----- Text provided -----

Buchler Phillips Quarterly Bulletin No. 13

When is the right time to throw in the towel?

AMIR KHAN refuses to quit boxing just yet, despite a recent comprehensive beating at the hands of 1/10 priced American Terence Crawford. Bolton-born Khan, a former unified world champion at light welterweight, was floored in the first round and then took an accidental low blow in the sixth, prompting his corner to stop the fight. Khan insists he didn’t quit the bout and is now claiming he sustained an elbow injury ahead of the showdown. He wants to finish his career on a high note, after one or two more fights, promising they will be big ones.

 Most boxing pundits think 33 year old Khan, an Olympic medallist at 17, is in denial about his last fight and delusional about the next. His situation is often mirrored by those at a crossroads in their businesses: their insistence on continuing with a flawed strategy sometimes refuses, as well as fails, to recognise clear signals to stop. While turnaround specialists are happy to mop up the blood, they are more effective if engaged earlier when there is still time to change direction - or indeed to dispense unpalatable but sound advice before a business inevitably folds. 

 Acceptance is the friend of good business decisions. There are lots of sensible reasons for giving up and moving on: a strategy taking far too long to work; knowing for certain there are better returns elsewhere; obstacles limiting upside; an industry in irreversible decline; lack of a market for the goods or services offered; or simply lack of enthusiasm for the business.

It would be unkind to suggest Amir Khan should swap his gloves for a commentary microphone or get in line for Strictly Come Dancing, but the still young man - who is already also a fight promoter, sponsor and philanthropist - is better placed than most to optimise his portfolio.

Mike Ashley cries foul at Debenhams

Magpies are among the world’s most intelligent animals. Prone to opportunistic theft from other nests, they enjoy a surprising degree of protection. Foiled Debenhams suitor Mike Ashley won’t miss the irony that while his Newcastle United Football Club is nicknamed after these swooping robbers, it is a marauding band of hedge funds and lenders that has snatched control of the stricken retailer from under his nose, wiping out his near-30% stake and that of all other shareholders.

 The situation is far from black and white, it seems. Sports Direct owner Ashley might be ‘Marmite’ and controversial elsewhere in his business empire, but the pre-pack administration of Debenhams, giving lenders and US fund Silver Point Capital control of the trading businesses, raises the important issue of directors’ obligations to shareholders. The wisdom (and freedom) of the directors in appointing administrators is questionable. It is alleged that administrators FTI had been in dialogue with Debenhams since before mid-February and had engaged with the company’s lenders, whom they had previously advised. In such a case, a conflict of interest might be spotted when the administrator would later sell the retailers’ operations to the same lenders in a pre-pack.

----- Source material -----

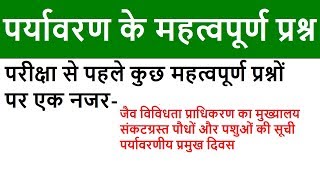 पर्यावरण के महत्वपूर्ण प्रश्नो पर चर्चा Important questions of the environment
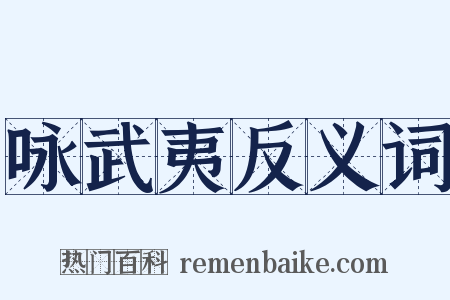 咏武夷反义词是什么意思的图片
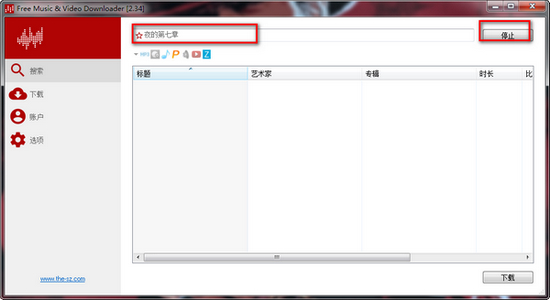 Free Music & Video Downloader图片1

-----

# Work required
Please say whether each statement agrees with the bulletin, answering yes or no and quoting the words that decide it: 1. Khan went down in the first round against Crawford. 2. Crawford was born in Bolton. 3. Khan won an Olympic medal at 21. The data here are separate from the bulletin.

# Answer to this problem
1. Yes: "was floored in the first round"
2. No: "Bolton-born Khan"
3. No: "an Olympic medallist at 17"